= Mayor of High Wycombe =

The High Wycombe Mayoralty is unique in that the mayor and officers are traditionally weighed every year.

The Mayor of High Wycombe, a town in Buckinghamshire, England, is chosen each year at the annual meeting of the charter trustees. The charter trustees of the town of High Wycombe are councillors elected for town wards, who have a ceremonial role as charter trustees in addition to their district council responsibilities.

Annually, one of the charter trustees is nominated by their peers to be mayor of the town.

The office of mayor is apolitical and the person represents the town at many civic and ceremonial events, both in the town and at other functions outside the town/district.

==Tolling out and weighing-in==
Connected with the election of a new mayor in High Wycombe are the customs of 'tolling out' and 'weighing-in'.
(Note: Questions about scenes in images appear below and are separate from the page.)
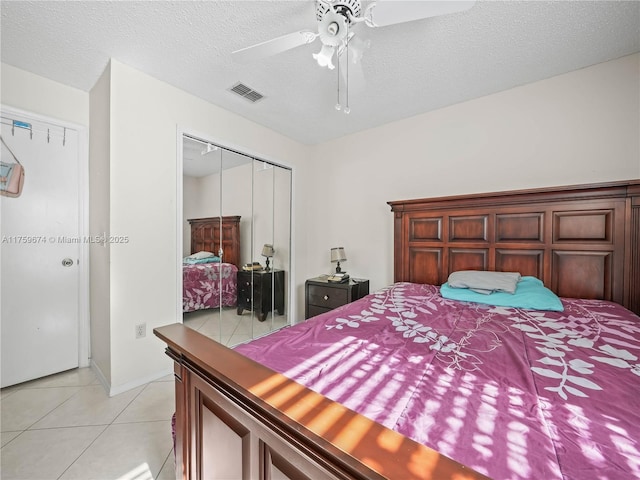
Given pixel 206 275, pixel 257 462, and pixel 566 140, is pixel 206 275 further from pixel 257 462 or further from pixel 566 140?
pixel 566 140

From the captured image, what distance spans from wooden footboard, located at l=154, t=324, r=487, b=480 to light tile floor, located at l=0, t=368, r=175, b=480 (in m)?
0.60

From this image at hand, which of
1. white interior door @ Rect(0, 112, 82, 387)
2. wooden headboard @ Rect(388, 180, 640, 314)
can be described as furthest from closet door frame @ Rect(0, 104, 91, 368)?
wooden headboard @ Rect(388, 180, 640, 314)

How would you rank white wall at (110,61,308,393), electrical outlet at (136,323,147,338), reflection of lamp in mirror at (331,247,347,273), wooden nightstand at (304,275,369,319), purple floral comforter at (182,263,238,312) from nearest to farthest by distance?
white wall at (110,61,308,393) < electrical outlet at (136,323,147,338) < purple floral comforter at (182,263,238,312) < wooden nightstand at (304,275,369,319) < reflection of lamp in mirror at (331,247,347,273)

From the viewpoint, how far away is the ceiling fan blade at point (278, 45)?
4.48 feet

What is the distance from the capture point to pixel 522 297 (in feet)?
5.74

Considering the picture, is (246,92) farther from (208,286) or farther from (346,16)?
(208,286)

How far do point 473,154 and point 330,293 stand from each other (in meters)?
2.03

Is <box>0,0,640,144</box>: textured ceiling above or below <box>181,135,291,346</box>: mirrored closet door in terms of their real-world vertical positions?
above

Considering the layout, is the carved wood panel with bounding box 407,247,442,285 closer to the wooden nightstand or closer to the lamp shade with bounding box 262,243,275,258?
the wooden nightstand

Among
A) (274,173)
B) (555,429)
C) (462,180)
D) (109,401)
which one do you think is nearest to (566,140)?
(462,180)

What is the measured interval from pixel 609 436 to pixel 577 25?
2.32 m

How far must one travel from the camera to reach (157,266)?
2.22m

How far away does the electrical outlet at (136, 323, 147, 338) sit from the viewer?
2109mm

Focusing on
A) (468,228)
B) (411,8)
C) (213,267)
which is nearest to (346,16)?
(411,8)
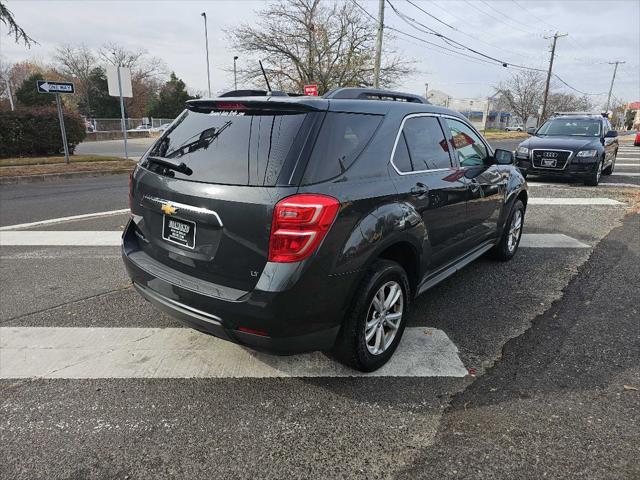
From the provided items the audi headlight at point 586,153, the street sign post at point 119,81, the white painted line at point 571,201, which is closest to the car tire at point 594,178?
the audi headlight at point 586,153

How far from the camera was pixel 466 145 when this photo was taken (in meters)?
4.23

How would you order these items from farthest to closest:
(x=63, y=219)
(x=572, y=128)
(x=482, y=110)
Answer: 1. (x=482, y=110)
2. (x=572, y=128)
3. (x=63, y=219)

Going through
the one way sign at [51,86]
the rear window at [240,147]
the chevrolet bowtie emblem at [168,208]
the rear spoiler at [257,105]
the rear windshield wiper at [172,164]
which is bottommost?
the chevrolet bowtie emblem at [168,208]

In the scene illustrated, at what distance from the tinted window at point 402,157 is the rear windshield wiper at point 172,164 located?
136 centimetres

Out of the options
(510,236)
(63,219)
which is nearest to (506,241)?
(510,236)

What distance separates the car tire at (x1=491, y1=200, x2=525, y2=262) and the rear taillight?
3379 millimetres

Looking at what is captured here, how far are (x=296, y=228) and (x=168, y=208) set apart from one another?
93 cm

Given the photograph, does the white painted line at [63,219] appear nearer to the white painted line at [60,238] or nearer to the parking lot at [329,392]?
the white painted line at [60,238]

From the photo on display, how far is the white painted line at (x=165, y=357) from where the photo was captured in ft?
9.84

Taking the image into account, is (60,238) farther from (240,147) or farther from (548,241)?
(548,241)

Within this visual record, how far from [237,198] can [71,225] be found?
18.4ft

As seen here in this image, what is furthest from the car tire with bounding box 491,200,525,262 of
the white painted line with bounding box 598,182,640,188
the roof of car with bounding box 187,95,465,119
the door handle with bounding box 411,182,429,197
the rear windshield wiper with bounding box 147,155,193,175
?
the white painted line with bounding box 598,182,640,188

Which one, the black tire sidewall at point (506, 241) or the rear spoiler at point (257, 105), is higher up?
the rear spoiler at point (257, 105)

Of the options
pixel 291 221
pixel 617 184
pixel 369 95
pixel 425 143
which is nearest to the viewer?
pixel 291 221
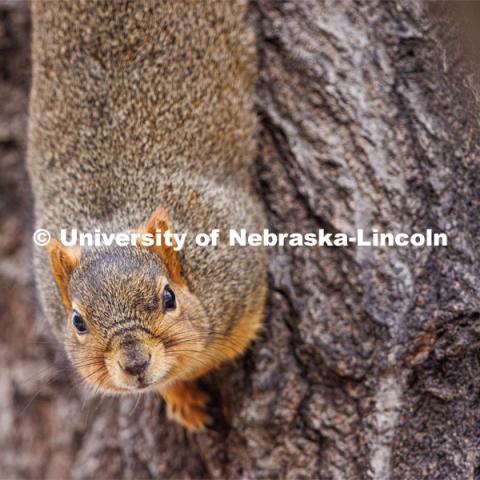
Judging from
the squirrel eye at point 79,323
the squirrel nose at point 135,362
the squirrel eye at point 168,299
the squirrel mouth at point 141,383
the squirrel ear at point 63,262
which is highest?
the squirrel ear at point 63,262

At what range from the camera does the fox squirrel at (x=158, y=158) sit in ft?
9.02

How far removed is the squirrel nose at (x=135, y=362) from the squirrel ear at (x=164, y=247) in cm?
35

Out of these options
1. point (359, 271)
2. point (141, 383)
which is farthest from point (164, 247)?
point (359, 271)

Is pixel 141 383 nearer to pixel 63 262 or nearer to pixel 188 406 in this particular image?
pixel 63 262

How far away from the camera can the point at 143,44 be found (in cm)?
308

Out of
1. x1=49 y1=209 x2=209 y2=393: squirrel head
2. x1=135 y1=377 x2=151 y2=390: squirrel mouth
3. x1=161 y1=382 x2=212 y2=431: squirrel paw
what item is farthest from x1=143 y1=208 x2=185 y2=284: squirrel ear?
x1=161 y1=382 x2=212 y2=431: squirrel paw

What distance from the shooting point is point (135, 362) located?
95.6 inches

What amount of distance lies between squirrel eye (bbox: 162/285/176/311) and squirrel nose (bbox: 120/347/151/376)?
20 cm

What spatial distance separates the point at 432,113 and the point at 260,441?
1.27 m

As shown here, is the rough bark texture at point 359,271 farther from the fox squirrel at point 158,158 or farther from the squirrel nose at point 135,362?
the squirrel nose at point 135,362

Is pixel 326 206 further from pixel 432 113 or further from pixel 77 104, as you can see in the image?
pixel 77 104

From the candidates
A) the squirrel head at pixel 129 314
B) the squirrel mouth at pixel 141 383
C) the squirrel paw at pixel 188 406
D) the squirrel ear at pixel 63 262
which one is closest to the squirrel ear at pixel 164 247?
the squirrel head at pixel 129 314

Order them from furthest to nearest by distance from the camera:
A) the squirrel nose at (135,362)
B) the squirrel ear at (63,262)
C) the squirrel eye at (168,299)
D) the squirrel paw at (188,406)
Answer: the squirrel paw at (188,406) < the squirrel ear at (63,262) < the squirrel eye at (168,299) < the squirrel nose at (135,362)

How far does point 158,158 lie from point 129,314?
2.32ft
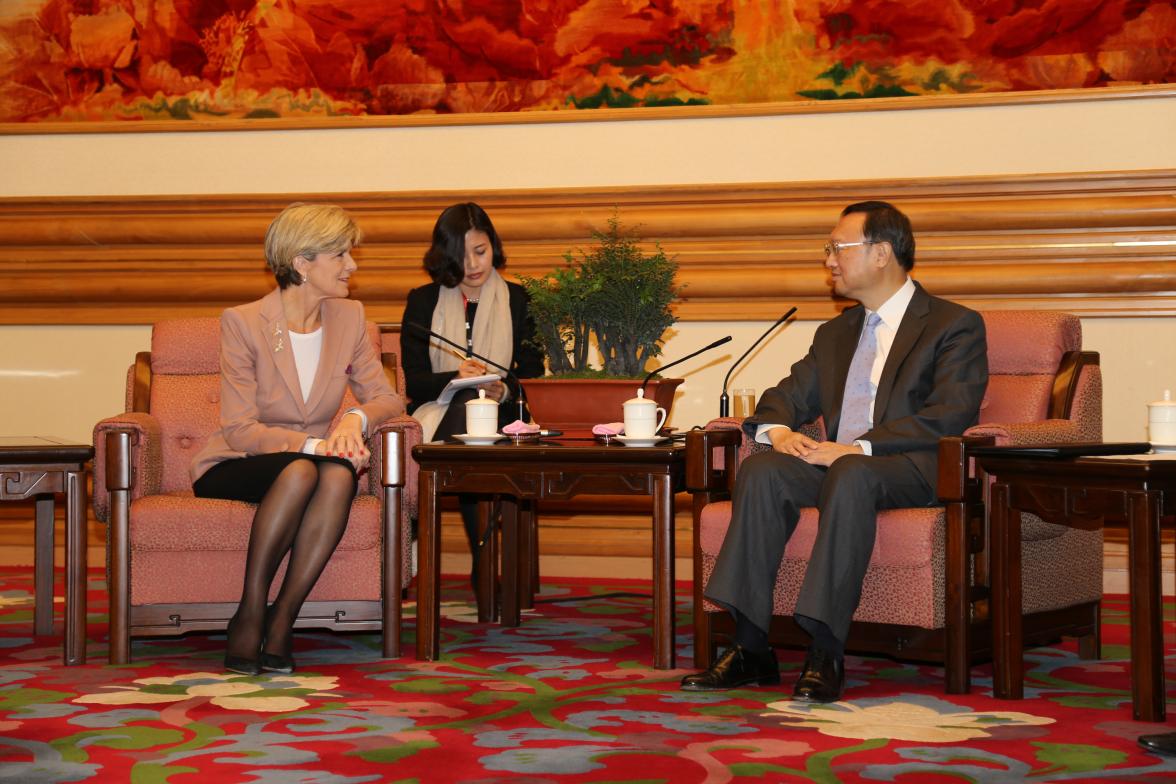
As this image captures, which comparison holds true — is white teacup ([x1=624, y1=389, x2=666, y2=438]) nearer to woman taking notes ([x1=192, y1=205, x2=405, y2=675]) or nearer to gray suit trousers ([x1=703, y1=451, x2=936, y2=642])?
gray suit trousers ([x1=703, y1=451, x2=936, y2=642])

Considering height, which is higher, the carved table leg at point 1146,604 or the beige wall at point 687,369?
the beige wall at point 687,369

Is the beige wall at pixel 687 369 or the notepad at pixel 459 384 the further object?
the beige wall at pixel 687 369

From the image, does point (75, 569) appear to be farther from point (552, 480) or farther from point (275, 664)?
point (552, 480)

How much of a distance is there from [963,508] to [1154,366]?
2.26 metres

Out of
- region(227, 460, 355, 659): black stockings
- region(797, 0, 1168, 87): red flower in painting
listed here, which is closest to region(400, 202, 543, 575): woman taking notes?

The former, which ceased with the Municipal Corporations Act 1835 arose from the behaviour of Mr. Henry Shepard in 1678 who was reported as being drunk and misbehaving himself.

It was decreed that the great bell should be rung out in testimony of his misdemeanours. So according to this ancient custom the old mayor was tolled out by tolling the great bell on the morning of the new mayor's election. The party then proceeded in state to church, and afterwards a drummer who continued to drum the old mayor out preceded the procession, although this tradition was lost at some point and only reintroduced in 1999. This was followed by the weighing-in ceremony, which took place in the bar Iron Warehouse in White Hart Street.

The weighing process is recorded and the result compared to the weight at the end of the mayoral year. For each of the mayor and corporation, if there has been a weight gain in that year, the person is considered to have been gaining that weight at the taxpayers' expense; they would be jeered and booed, historically accompanied with thrown tomatoes and rotten fruit.